Ganz anders sieht es aus mit dem konstruktiven Umgang mit seinem Perfektionismus. Hier geht es nicht darum, mit seiner Leistung sich selbst als Person aufzuwerten. Das Ich tritt in den Hintergrund, stattdessen wird aus einer intrinsischen Motivation (zu den Themen intrinsische und extrinsische Motivation habe ich einen Artikel geschrieben *Klick*) heraus an einer Sache gearbeitet, bis sie (soweit möglich) dem Ideal entspricht. Es ist die Freude an der Perfektion, die Freude an der Vollkommenheit. Das Projekt wurde sich “zu eigen” gemacht und repräsentiert auf eine natürliche Weise einen Teil des Selbst. Statt um das eigene Ich kreisen die Gedanken um die Sache: “Wie schaffe ich es, dass es richtig gut wird?”

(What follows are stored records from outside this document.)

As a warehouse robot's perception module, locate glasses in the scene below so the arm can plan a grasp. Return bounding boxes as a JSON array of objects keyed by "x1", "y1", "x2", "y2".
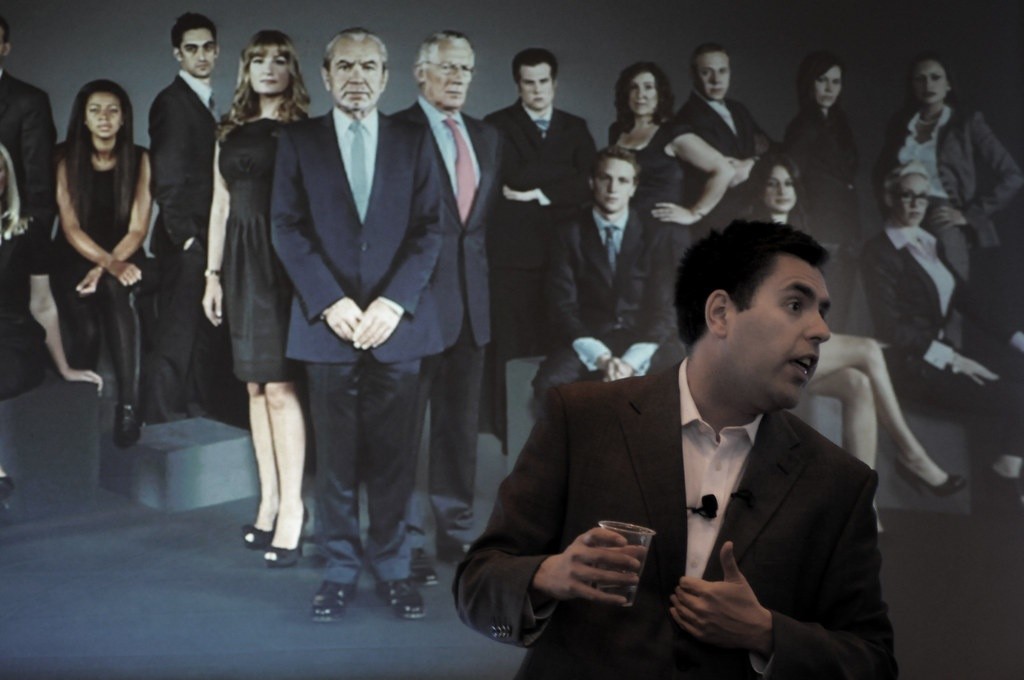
[
  {"x1": 419, "y1": 60, "x2": 475, "y2": 79},
  {"x1": 887, "y1": 189, "x2": 928, "y2": 205}
]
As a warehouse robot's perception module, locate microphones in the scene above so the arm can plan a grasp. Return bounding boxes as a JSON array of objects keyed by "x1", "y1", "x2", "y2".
[{"x1": 702, "y1": 495, "x2": 718, "y2": 518}]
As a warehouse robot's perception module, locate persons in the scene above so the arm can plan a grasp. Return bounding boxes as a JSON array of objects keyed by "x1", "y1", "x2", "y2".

Statt sich von Fehlern unterkriegen zu lassen, nutzen adaptive Perfektionisten Misserfolge als Fehlerquelle. Ihnen bringt es Freude, sich in Herausforderungen zu stürzen und sind zuversichtlicher, was ihre Erfolgswahrscheinlichkeit angeht. Sie sind insgesamt stabiler, der Selbstwert weniger stark leistungsabhängig. 

Wer sagt, was gut ist?

In einer Welt, in der wir bereits im Kindesalter gelernt haben, dass es wichtiger ist, für andere Menschen Leistungen zu bringen und in der uns gesagt wird, unsere eigenen Interessen und Projekte seien weniger wichtig, nimmt der angsterfüllte Perfektionismus Überhand. Die eigene Wahrheit verliert immer mehr an Bedeutung.

Wir müssen erst wieder lernen, aus einem eigenen Bedürfnis heraus Leistungen zu vollbringen, die wir als Expression unseres Selbst erleben. In der schon die Phase der Herstellung eine solche Freude bereitet, dass das Ergebnis fast schon in den Hintergrund tritt.

Doch in einer Welt, in der wir mit unserer Leistung unser Leben finanzieren, ist es schwierig von seinen Ängsten abzulassen. Hier hilft nur eines: Schritt für Schritt Selbstvertrauen aufbauen. Vertrauen in die eigene Persönlichkeit, die eigenen Fähigkeiten und schlussendlich das Vertrauen in die eigene Wahrheit.

Denn Vertrauen ist der Antagonist der Angst.